For life reasons I needed a cheap, small sub notebook (or netbook, as it was called when I was younger), and settled on the HP Stream 11 with an N4120. No way to run Gnome on this machine and work fluently, so I recalled that Xfce was at the sweet spot between being full featured, fast and light on memory. (+stable and Gtk+ based, KDE hasn't been an option for me since 3.5 and I check it regularly.)
I got more than I bargained for, Xfce felt so quick, responsive, good and simply sane that I run it now on every Linux desktop/laptop I own. (But my entertainment system, which I only use for Netflix.)
What I really like about Xfce 4.18:
- Speed and responsiveness, even on my beefy machine I feel the difference
- Sane size of titlebars etc.
- Customizable panels out of the box and xfce4-panel-profiles for 1 click setups
- Thunars split view. I get tired by the Gnome developers, who removed this feature from Nautilus, explain that two Nautilus windows side by side are equivalent to a split view.

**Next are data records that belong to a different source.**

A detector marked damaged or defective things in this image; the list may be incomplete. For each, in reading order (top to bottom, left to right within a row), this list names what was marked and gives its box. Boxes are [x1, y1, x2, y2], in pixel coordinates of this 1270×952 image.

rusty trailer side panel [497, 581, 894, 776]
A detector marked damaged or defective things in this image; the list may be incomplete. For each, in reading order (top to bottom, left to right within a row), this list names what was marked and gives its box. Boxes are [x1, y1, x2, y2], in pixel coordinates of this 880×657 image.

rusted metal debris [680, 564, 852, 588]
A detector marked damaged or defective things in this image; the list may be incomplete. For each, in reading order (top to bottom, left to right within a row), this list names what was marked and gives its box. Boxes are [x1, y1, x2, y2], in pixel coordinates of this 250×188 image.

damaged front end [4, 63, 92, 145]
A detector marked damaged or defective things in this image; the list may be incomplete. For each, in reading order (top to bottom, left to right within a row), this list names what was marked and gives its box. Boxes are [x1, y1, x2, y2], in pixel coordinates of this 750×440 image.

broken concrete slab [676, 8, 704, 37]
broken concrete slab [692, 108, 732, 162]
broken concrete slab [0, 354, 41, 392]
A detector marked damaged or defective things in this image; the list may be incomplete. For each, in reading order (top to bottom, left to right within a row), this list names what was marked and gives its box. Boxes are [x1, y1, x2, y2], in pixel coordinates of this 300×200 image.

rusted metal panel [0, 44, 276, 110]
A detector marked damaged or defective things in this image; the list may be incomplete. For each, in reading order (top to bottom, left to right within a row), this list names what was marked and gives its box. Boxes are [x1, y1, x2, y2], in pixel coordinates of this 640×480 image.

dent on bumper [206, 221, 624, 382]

It is not
- Ansible support for xfconf out of the box to automate the deployment of my configuration
- Light on RAM: Around 400 MB vs a little above 1 G for Gnome
- Everything I need for my DE is included, no search for plugins which might or might not fix my problems
- Useful and fast default applications (Thunar, Mousepad, Parole...)
- After tweaking the hotkeys/shortcuts a little bit a perfect keyboard driven experience
So far the only 'downsides' I have with Xfce 4.18 is the lack of Wayland support (AFAIK coming with 4.20), the Terminal does not resize the text area if you add new tabs (easily fixed by configuring it to always show the tab bar in the terminalrc) and the type-ahead launchers (whisker-menu, xfce4-appfinder) are 'weaker' than the type-ahead launchers in Gnome/KDE.
Big shout out to the Xfce developers for this excellent desktop environment!
tl;dr: If you haven't used Xfce for some time, give Xfce 4.18 or later a try, you might like it.
Thanks for the appreciation post and I agree, 4.18 is very good. I started using Linux around 1997/1998 (RedHat 5.0, Dec 1997)...so, I am also old... While I played around with different window managers, I started using WindowMaker very early on and loved the layout and feel of the NextStep interface.
SIDENOTE: I wasn't even sure if WindowMaker existed still but it apparently just had a new release earlier this month (https://www.windowmaker.org/).
I had switched to Debian in about 2000/2001 after fighting my last bout with RPM hell and in about 2005 I switched to XFCE and setup the side panels in a similar fashion to my WindowMaker layout (sidepanel with widgets, right click menu for everything else). While I have moved my widgets to a top left panel, XFCE has remained my DE for almost 20 years. I keep moving my home folder with each hard drive and desktop change with no real issues. The days are gone when I am interested in resolving issues or trying the next shiny feature. I just want a computer that works when I need to use it. I really appreciate the XFCE team for all their work. I have put in the occasional bug report and the response and engagement from the dev team has been pleasant. I have high hopes that the team continues to value the responsive and clean interface of XFCE while making the needed QoL improvements.
Thank you very much for your elaborate answer.
Do you have a screenshot of your Xfce-WindowMaker clone layout?
... and I could not agree more: Unless I have a pain point, I appreciate stability (in user experience) above new features, especially when it comes to my DE. Basically I ended up to modify each Gnome installation to an unchanging standard with ever more plugins, lot's of work to fight against the current.